____ Okuma Parçası

CHP tarım politikası kimden yana?

“İKİ arkadaş sinemaya gitmişler. Sahnede bir kovboy filmi var. İki kovboy atlarını hızla sürüyorlar. Ancak yönleri bir kanyona doğru. Karşı yaka çok da uzak değil. Arkadaşlardan biri “atlayabilecekler” diyor. Öbürü ise “atlayamazlar” diyor. Ancak her iki kovboyda aşağı düşüyorlar. “Atlayamazlar” diyen “Sana biraz haksızlık ettim. Ben bu filmi daha önce seyretmiştim” diyor. Diğeri ise “Ben de filmi daha önce seyretmiştim. Bu defa öğrenmişlerdir diye düşündüm” diyor.

CHP’nin de yıllardır girdiği seçimlerde en çok öne çıkan tarım vaadi tarımda kullanılan mazotun vergisini almamak suretiyle ucuzlatılması olmaktadır. Fıkra biraz ağır kaçmış olabilir ama bu önerilerin kırsal kesimi bugüne kadar etkilediği görülmemiştir. Şüphesiz oy verme davranışında ekonomik etkilerin dışında da birçok faktörün etkili olduğu biliniyor. Ancak acaba CHP çiftçilerin ne hissettiklerini yeterince anlayıp, AKP’den farklı tarım politikaları önerebiliyor mu?

________

*Metne Dair Sorular*.
- A) CHP'nin tarım politikasını ele alan okuma parçasına göre, partinin seçimlerde en çok öne çıkardığı tarım vaadi nedir?
- B) CHP'nin tarım politikasını ele alan okuma parçasını, son cümlesinden sonrasını yazarak sürdürün.
Kayıtlar, okuma parçasıyla bağlantısı olmayan ayrı bir malzemedir.

____ Veri Kümesi

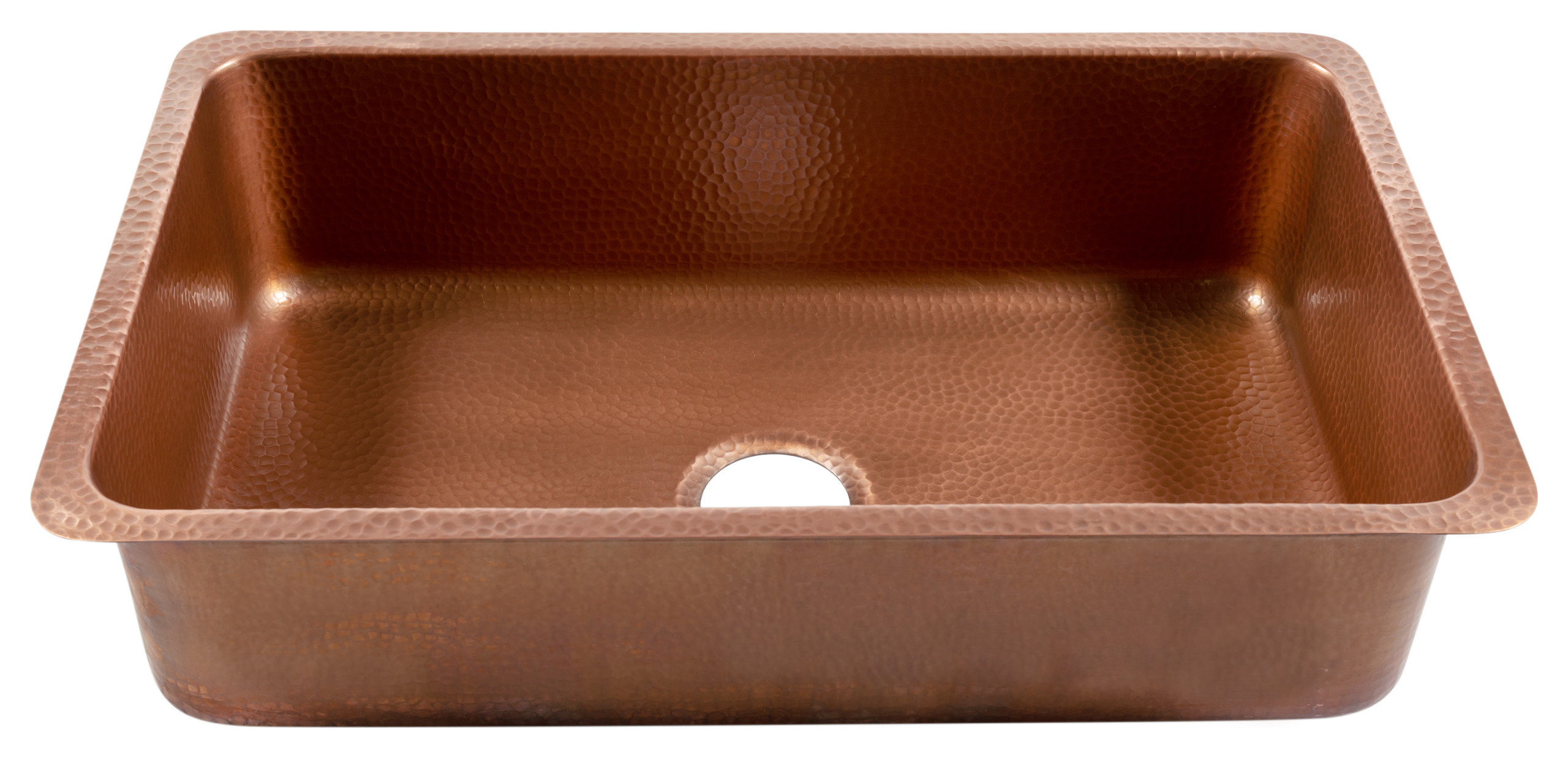 Orwell Copper 30" Single Bowl Undermount Kitchen Sink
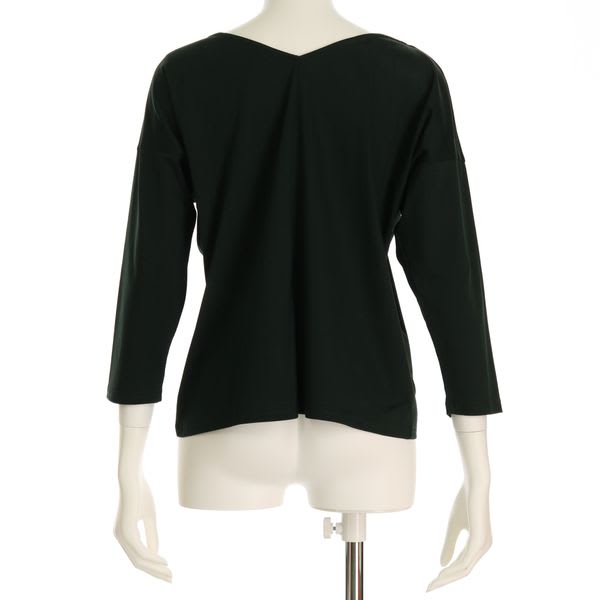 60シルケット2wayカットソー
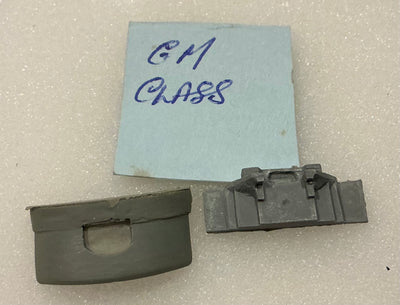 GM class pilots-skirts & KADEE mounting for Lima's CR Locomotive (epoxy casting)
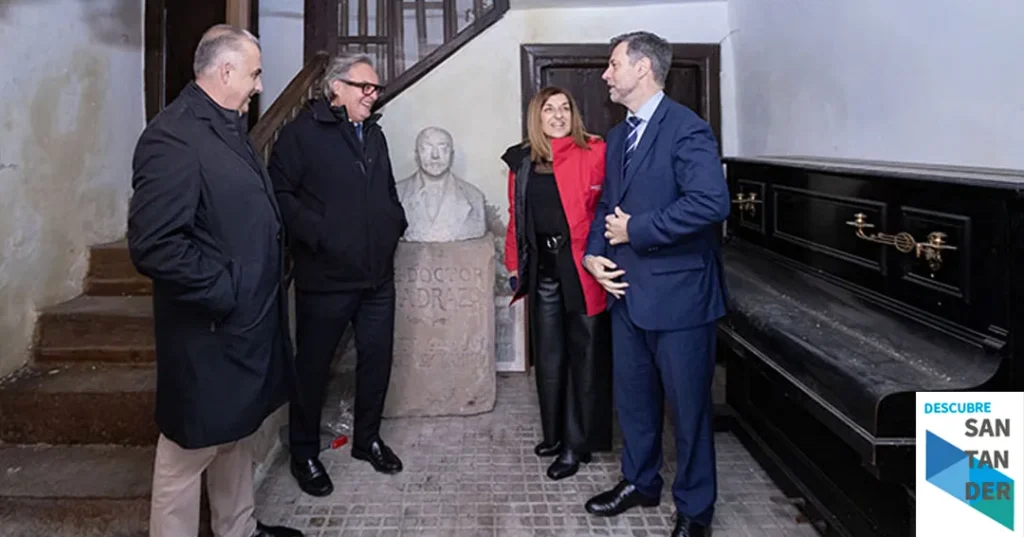 Noticias Cantabria El Gobierno licitará en 2026 la redacción del proyecto de rehabilitación de la Casa del Doctor Madrazo, en Vega de Pas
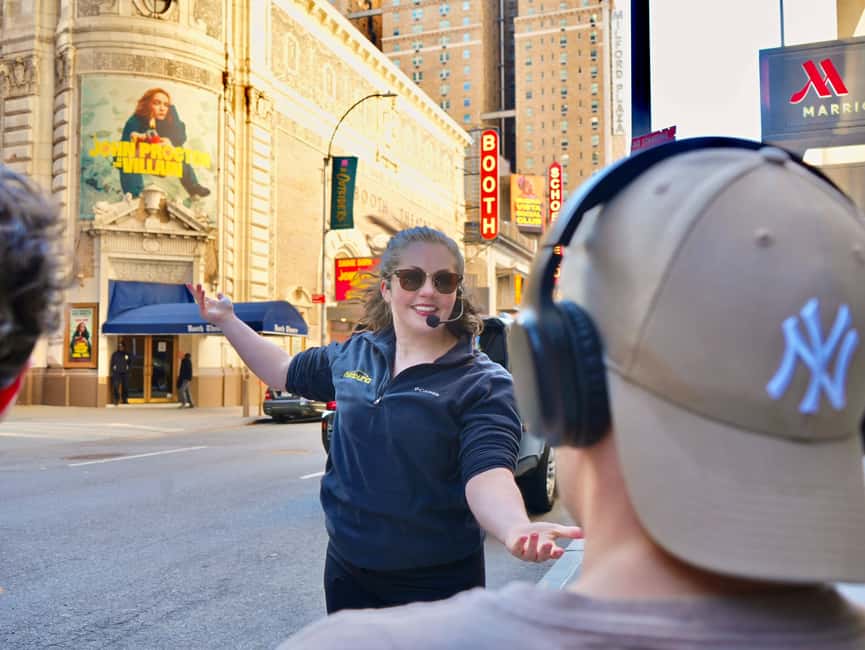 Broadway the Tour: NYC's Immersive Historic Walking Tour - The route’s 2.5-hour rhythm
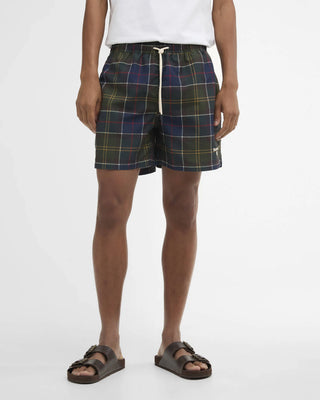 BARBOUR STAPLE TARTAN COSTUME BOXER FANTASIA BARBOUR MSW0065 TN11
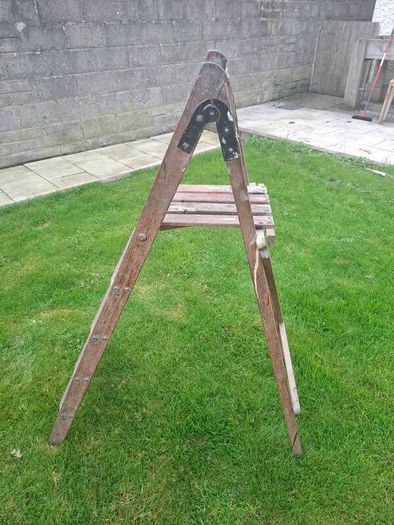 Vintage ladder
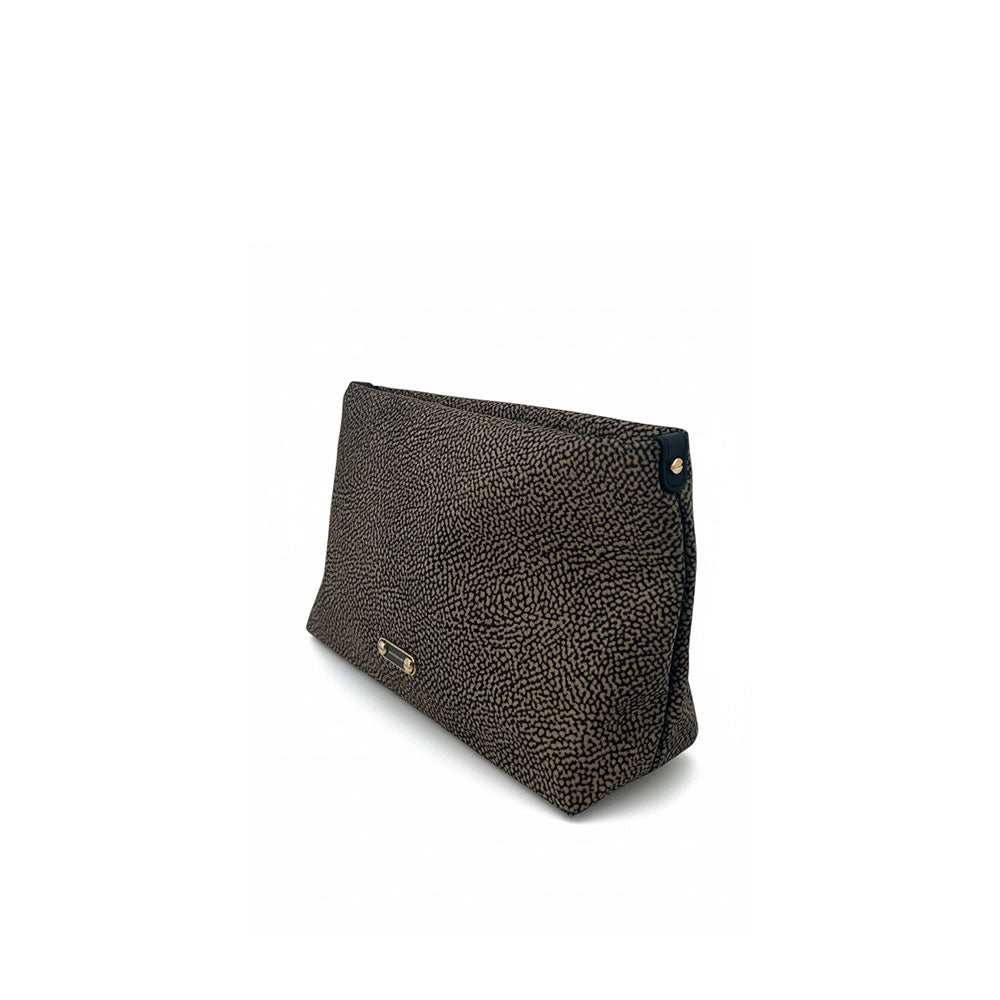 Beauty Case Large in tessuto riciclato Op Borbonese
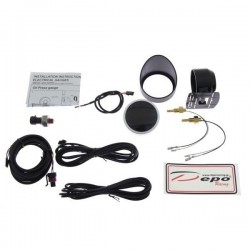 Depo Racing Digital 60mm 4 in 1 Öldruck, Öltemperatur , Wassertemperatur, Batteriespannung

________

*Görevlere Göre Yanıtlar*.
- A) Tarımda kullanılan mazotun vergisini almayarak mazotu ucuzlatmak.

- B)
Türkiye’deki çiftçilerin tamamının net olarak algıladığı sorun ürün fiyatlarının yeterince artmadığı, hatta düştüğü; buna karşılık tarım ilaçları, kimyasal gübreler, yem, mazot vb. tarımsal girdilerin fiyatlarının çok hızlı artış gösterdiğidir. Çiftçiler sorunu çok net bir şeklide algılamışlardır. Ancak bunun bir çözümü olacağı konusunda ümitleri yoktur. CHP’nin bu konudaki son seçim vaadi tarımsal desteklerin Gayri Safi Yurt İçi Hasılanın yüzde 2’sine çıkarılıp, tarımsal girdilerin vergilerinin düşürülmesidir. CHP tarımsal desteklerin bir yıl, AKP ise üç yıl önceden açıklanacağını ilan ettiler. Ancak, Muharrem İnce ve CHP tarafından daha çok vurgu yapılan ve akıllarda kalan vaat hemen hemen sadece mazot fiyatının düşürülmesidir.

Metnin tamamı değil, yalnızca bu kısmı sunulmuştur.